A 71-year-old Caucasian female presented to NEI with bilateral vitritis. MRI from 2 months prior was negative for central nervous system (CNS) lymphoma. Additionally, normal lumbar puncture (LP) with negative cerebral spinal fluid (CSF) cytology and flow at that time confirmed this finding. She was diagnosed with PIOL OU upon vitrectomy OU, which revealed large atypical lymphoid cells, and was treated with 5 cycles of high-dose systemic methotrexate followed by 10 cycles of methotrexate, procarbazine, and vincristine upon new brain lesions on MRI (negative LP) in about a year. Repeat MRI showed mild age-related changes without CNS lymphoma and LP, anterior chamber (AC) tap (prompted by new keratitic precipitates OS) were negative upon completion of therapy. One month later, she developed unexplained fever, weakness, ataxia, headache, and wavy vision. Cytologic analysis from repeat LP done as part of fever workup outside showed no abnormal lymphocytes. Two weeks later, visual acuity OS dropped significantly, from 20/32 to CF (count fingers) at 6 in., with no change OD. Dilated examination OS revealed a severely swollen optic nerve (Figure 1A). A neuro-oncology consult followed by brain MRI (Figure 1B, C), 2 months from the last one, revealed a 0.8 × 2.4-cm lesion of the left choroid plexus with optic chiasm enlargement. PET scan showed increased uptake in the left temporal and right frontal lobes. LP revealed rare atypical B cells. The patient then deteriorated, both visually and physically, and died a month later despite initiation of radiotherapy and decadron.

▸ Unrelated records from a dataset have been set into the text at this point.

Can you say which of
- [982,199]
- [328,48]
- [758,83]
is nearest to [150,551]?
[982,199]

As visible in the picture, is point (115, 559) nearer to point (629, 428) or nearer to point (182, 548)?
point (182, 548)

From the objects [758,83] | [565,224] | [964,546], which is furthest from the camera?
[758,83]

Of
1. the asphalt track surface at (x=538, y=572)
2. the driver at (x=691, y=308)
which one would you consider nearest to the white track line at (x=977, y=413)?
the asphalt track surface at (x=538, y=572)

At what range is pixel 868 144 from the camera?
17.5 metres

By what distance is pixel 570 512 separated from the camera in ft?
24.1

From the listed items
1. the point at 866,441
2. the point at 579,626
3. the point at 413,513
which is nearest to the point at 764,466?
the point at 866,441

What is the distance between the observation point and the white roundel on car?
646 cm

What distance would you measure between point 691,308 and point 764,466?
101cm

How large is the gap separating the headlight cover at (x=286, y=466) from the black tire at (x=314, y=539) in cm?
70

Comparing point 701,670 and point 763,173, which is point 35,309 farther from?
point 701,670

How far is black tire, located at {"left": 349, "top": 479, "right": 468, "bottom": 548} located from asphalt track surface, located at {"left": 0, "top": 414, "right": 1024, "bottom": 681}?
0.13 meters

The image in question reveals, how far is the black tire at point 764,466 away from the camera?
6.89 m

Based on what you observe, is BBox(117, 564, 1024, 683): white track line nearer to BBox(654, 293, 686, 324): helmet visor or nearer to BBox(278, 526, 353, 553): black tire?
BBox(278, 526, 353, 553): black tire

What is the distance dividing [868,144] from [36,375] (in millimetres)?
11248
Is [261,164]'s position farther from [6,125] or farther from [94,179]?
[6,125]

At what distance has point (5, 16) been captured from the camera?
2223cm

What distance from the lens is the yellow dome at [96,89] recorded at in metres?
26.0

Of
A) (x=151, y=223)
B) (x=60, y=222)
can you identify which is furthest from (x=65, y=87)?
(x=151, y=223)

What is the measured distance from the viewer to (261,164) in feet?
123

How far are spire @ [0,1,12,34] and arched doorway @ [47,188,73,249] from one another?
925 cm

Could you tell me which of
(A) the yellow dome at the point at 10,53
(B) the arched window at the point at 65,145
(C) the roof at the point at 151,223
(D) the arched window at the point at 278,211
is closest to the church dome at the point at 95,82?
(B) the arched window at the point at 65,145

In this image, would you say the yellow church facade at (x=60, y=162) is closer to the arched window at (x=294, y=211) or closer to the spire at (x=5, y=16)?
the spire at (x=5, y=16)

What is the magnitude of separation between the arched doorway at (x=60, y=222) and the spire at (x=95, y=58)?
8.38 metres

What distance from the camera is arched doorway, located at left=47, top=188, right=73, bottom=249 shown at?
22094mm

Due to its rarity, PIOL progression is seldom mentioned in the literature. One review4 noted median disease-free survival (DFS) at 24 months to be 65%, with overall survival at 85% in treated patients. Another study reported DFS and overall survival at 2 years to be 20 and 40%, respectively, demonstrating the variability of PIOL progression.1 A report by Gill et al.3 chronicles a similar course of an 83-year-old male presenting with vitritis and death 4 months after diagnosis of PIOL despite radiation therapy. However, our case appeared to have initially responded to treatment with a subsequent sudden, unexpected decline. Studies to determine predictors of prognosis in PCNSL, summarized by Chan and Gonzales,5 found age greater than 65 and performance status, among others, to be indicative of poor outcome. However, utility of PIOL prognosticators may not align with those of PCNSL. Thus, awareness of the potential for rapid progression and abrupt, subsequent mortality is vital. If suspected, the ophthalmologist should seek experienced radiological and pathological consultation.
This study was supported by the NEI intramural research program.
Declaration of interest: The authors report no conflicts of interest. The authors alone are responsible for the content and writing of the paper.